(EXCERPTED PASSAGE begins)

We always learn a little something in debates, almost in spite of the speechifying.
First, let’s agree to dispense with the words winning and losing, when we talk about performance. At the most you can say who did better and who did worse in Tuesday night’s town hall meeting.
Many voters want these guys to come up with a definitive plan to save the economy. Fact is, they don’t really have a clue. The best economic minds in the country are working on this now, and these two candidates are just lay people when it comes to this stuff. John McCain’s suggestion (which he is not the first to make) that the government take charge of distressed home loans and renegotiate them to allow residents to stay in their homes makes perfect sense. But if you step back and ask which of these two men could be the most effective at pulling the nation through this crisis with him, I would say Obama has the advantage – at least that’s the one with whom I’m most comfortable.

(EXCERPTED PASSAGE ends)

* [TASK SET]
a) In the debate commentary, what does John McCain suggest the government do about distressed home loans?
b) From the debate commentary, copy out the stretch from "First, let’s agree" through "town hall meeting.".

(DATA begins)

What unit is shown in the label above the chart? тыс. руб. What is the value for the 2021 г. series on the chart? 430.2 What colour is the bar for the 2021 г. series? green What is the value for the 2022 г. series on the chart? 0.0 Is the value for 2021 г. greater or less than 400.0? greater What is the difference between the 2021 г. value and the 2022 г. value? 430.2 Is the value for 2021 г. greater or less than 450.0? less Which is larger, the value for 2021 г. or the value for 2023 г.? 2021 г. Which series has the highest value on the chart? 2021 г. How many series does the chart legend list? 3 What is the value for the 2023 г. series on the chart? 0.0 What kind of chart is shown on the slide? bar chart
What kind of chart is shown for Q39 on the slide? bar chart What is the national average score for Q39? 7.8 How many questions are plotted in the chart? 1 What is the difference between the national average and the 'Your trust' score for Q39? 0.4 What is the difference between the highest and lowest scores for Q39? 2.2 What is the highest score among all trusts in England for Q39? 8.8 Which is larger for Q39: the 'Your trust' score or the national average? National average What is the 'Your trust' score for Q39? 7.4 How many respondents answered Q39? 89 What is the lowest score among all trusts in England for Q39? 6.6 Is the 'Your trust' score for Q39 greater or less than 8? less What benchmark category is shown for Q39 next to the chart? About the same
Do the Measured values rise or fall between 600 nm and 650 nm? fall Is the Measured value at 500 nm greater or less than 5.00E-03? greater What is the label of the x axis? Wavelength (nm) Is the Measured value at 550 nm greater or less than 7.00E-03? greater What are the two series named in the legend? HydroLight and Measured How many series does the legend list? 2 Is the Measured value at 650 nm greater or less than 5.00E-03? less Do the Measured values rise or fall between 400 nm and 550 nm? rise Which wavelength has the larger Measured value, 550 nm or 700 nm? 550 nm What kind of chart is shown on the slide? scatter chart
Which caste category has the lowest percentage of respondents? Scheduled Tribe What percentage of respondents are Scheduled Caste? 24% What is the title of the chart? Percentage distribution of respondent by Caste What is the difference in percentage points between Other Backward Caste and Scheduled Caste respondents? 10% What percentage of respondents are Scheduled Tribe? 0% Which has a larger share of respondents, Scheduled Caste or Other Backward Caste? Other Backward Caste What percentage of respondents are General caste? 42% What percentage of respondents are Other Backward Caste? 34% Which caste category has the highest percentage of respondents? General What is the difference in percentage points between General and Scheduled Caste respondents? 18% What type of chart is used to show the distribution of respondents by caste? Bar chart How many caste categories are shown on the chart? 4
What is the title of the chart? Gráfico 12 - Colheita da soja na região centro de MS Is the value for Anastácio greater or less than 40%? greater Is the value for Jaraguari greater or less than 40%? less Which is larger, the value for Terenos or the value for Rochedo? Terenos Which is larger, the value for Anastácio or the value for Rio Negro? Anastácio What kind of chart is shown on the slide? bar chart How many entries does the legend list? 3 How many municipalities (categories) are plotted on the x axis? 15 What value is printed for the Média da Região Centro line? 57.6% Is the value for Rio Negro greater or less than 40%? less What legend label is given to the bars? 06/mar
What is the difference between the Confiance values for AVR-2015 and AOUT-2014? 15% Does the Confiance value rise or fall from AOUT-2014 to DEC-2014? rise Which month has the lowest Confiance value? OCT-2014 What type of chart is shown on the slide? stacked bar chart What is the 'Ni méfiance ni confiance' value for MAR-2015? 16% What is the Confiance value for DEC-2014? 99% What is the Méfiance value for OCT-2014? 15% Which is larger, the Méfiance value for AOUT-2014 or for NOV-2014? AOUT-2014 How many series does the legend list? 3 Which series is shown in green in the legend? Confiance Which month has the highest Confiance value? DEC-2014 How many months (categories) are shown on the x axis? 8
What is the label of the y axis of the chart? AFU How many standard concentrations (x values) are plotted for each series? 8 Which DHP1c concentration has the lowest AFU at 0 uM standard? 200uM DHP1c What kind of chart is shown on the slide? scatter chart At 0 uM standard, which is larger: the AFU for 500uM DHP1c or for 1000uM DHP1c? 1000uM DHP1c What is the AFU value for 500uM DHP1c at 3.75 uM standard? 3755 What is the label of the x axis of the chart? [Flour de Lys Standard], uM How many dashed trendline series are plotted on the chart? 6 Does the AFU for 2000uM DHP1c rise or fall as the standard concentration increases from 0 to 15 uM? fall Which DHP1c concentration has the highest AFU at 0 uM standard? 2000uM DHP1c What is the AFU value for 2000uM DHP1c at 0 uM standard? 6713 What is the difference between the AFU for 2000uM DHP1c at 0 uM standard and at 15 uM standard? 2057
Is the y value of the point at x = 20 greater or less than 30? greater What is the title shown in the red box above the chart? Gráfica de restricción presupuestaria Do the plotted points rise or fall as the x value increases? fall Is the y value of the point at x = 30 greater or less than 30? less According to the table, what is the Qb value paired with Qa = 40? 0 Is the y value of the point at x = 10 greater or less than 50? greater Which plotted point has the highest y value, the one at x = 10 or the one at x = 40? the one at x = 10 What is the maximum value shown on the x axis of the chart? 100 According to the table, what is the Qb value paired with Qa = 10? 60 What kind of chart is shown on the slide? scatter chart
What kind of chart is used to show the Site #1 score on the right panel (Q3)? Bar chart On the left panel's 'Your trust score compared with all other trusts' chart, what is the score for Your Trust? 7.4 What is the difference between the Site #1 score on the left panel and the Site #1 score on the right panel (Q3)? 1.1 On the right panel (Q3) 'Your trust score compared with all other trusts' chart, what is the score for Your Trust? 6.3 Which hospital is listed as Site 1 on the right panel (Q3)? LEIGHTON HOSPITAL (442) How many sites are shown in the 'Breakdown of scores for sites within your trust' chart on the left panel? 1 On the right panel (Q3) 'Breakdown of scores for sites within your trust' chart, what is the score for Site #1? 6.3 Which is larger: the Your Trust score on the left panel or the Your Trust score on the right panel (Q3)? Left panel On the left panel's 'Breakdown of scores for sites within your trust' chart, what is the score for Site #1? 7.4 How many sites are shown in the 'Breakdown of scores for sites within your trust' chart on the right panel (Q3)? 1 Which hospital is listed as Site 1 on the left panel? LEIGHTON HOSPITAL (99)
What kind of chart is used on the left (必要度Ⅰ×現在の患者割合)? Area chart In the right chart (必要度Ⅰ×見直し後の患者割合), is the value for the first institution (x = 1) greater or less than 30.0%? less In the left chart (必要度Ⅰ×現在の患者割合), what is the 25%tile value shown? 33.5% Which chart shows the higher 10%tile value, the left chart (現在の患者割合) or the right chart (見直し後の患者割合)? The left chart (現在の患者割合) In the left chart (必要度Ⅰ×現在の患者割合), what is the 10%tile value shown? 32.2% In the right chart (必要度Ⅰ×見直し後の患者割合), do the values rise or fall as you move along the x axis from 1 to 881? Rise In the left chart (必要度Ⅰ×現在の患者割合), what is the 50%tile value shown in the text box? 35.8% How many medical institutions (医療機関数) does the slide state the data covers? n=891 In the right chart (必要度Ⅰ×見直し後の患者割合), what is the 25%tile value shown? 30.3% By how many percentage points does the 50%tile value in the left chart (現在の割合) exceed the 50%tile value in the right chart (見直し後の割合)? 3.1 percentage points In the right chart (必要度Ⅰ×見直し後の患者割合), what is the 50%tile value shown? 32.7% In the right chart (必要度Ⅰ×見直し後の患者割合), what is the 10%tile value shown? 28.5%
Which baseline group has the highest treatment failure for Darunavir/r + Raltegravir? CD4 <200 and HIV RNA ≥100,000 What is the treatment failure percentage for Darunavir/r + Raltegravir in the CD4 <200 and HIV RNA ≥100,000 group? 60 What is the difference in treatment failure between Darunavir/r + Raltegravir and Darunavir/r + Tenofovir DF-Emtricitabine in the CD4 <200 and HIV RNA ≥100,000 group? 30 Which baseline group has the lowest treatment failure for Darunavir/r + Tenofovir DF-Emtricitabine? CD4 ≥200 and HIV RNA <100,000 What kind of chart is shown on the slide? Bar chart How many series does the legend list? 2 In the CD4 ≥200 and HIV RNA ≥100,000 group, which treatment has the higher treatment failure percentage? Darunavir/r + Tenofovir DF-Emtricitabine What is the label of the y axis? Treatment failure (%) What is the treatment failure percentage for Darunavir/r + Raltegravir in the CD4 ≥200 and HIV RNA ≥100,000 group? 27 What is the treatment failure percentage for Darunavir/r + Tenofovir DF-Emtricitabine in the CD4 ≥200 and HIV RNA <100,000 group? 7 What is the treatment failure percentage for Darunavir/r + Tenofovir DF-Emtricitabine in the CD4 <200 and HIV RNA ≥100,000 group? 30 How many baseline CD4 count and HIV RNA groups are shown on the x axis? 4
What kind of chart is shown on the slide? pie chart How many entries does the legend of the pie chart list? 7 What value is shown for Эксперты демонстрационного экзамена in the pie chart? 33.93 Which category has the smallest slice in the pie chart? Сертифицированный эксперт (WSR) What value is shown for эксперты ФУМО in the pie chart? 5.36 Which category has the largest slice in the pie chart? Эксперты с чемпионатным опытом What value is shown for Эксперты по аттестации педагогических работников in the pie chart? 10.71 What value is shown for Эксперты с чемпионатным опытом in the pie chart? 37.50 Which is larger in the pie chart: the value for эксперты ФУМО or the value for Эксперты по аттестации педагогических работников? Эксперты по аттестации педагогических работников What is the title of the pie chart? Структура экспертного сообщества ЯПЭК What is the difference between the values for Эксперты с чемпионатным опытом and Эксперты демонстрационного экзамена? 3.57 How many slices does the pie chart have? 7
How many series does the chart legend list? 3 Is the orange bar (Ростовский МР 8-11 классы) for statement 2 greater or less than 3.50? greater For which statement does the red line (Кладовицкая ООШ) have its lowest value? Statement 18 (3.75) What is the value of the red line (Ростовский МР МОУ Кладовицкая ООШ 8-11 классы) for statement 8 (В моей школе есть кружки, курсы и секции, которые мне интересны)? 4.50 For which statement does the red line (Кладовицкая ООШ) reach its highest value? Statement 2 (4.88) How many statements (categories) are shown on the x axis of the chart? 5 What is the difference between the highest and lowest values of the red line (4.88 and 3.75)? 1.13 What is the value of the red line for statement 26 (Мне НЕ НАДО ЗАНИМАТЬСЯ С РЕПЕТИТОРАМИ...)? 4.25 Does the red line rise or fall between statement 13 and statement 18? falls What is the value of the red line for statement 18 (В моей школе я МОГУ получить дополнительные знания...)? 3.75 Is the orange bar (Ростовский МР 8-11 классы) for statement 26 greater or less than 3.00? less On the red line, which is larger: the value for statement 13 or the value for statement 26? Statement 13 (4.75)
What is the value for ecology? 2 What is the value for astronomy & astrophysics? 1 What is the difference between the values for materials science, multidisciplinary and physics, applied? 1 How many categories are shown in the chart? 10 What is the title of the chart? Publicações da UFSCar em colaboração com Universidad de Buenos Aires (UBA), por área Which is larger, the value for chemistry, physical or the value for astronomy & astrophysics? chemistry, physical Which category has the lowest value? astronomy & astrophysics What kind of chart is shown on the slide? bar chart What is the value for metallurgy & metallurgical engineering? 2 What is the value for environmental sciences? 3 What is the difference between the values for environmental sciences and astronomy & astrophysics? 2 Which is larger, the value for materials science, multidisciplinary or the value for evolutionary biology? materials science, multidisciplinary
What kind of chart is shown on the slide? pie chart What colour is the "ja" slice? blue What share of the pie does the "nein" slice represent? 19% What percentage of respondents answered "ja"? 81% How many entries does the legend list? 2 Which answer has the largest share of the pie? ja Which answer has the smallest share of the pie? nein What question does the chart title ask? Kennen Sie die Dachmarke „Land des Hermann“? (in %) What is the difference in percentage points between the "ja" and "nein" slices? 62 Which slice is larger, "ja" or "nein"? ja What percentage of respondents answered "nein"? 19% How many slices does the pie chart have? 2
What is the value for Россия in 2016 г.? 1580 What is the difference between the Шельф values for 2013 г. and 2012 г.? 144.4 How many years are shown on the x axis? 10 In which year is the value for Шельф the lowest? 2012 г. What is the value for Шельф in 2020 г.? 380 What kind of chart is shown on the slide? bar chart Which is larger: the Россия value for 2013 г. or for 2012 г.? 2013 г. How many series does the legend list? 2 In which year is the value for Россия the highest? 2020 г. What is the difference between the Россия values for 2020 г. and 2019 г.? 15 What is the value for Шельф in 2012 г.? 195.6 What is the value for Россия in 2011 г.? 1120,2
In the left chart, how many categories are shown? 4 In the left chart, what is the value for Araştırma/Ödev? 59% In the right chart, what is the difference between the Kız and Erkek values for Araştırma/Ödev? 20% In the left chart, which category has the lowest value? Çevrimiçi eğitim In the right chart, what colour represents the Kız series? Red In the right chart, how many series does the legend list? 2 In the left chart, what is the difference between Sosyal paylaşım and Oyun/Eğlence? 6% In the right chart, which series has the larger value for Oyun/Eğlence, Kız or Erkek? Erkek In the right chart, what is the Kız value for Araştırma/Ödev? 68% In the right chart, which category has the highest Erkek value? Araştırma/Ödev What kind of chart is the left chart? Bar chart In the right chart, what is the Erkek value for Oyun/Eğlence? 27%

(DATA ends)

* [ACTIVITY ANSWERS]
a) He suggests the government take charge of them and renegotiate them so residents can stay in their homes.

b)
First, let’s agree to dispense with the words winning and losing, when we talk about performance. At the most you can say who did better and who did worse in Tuesday night’s town hall meeting.